Dickinson officials to slow apartment construction
Apartment building in Dickinson may be slowing down.
A development proposal from Utah-based Five Diamond Fund Managers and Raddon Development planned to consist of about 900 apartments, but plans changed after Community Development Director Ed Courton informed Ron Raddon and his team that the city was near capacity with apartments.
Courton said all existing, under construction and planned apartment buildings were considered in the city's decision.
The proposal presented to the Dickinson Planning and Zoning Commission for rezoning of the land on Wednesday morning at City Hall included more retail and fewer apartments on land located on the southwest side of Interstate 94 Exit 59 that was once owned by the Stark County Fair Board.
The commission unanimously approved the rezone from community commercial and agriculture to a planned unit development for the area.
"A large commercial development like this isn't hardly any impact at all," Raddon said of city utilities. "You put a subdivision in with 100 houses and 100 dishwashers and clothing machines and showers and everything, that's what impacts the water, the sewer, the storm drain. This project won't do that."
If all plans are approved, dirt would begin moving on the 96-acre project in September.
"They have significantly reduced the number of apartments based on staff's recommendation," Courton said. "I've been working with them to have as much commercial -- to have a uniform building design, a uniform site, a uniform sign code, a unified landscaping plan, similar to what I've done in other communities."
The city has an overabundance of apartment buildings if all planned structures are completed, Courton said.
"By the end of this year, for the allocation based upon current building permits that are submitted, I see that apartments will probably be somewhere around 63 percent, give or take probably 10 percent," Courton said, "but at least a high figure of apartments compared to single family.

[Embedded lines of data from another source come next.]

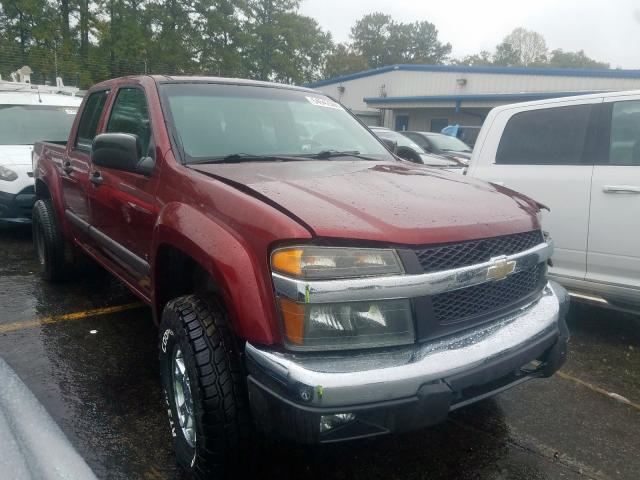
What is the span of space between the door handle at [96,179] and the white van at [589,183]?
3.14 meters

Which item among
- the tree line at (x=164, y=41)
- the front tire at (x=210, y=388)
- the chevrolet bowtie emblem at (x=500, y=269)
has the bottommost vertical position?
the front tire at (x=210, y=388)

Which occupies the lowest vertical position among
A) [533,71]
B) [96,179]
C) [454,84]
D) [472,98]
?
[96,179]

That's kind of the reverse of what it was last year."
When figuring in planned and under-construction apartments, the city will have many more multi-family units than it calculated in its comprehensive plan, Courton said. He recommends the city halt approval on any more apartment buildings, but review the policy every six months.
"I do feel that under certain instances, even though we went over that number, if it's a very good affordable housing project -- since we need that in our community -- that we should consider those," Courton said. "It's not as if we're going to get a tremendous amount of those, but we should probably factor that in as well."
Because the city is at capacity with infrastructure, it will not try and rush developers to finish multi-family structures but instead allow planned apartment buildings to change into medium- or low-density residential, Courton said.
"I've been concerned for a long time that we're headed to an imbalance with apartments," Commissioner Gene Jackson said. "But we have to remember what rental prices still are today."
There are still people living in hotels and crew camps and renting out rooms or floors in private houses, Commission President Earl Abrahamson said.
"There are a whole lot of rentals that aren't on the books," Abrahamson said.
The Planning and Zoning Commission agreed without a motion that it would halt the approval of high-density residential, but review the policy every six months. Courton will bring the issue to the City Commission.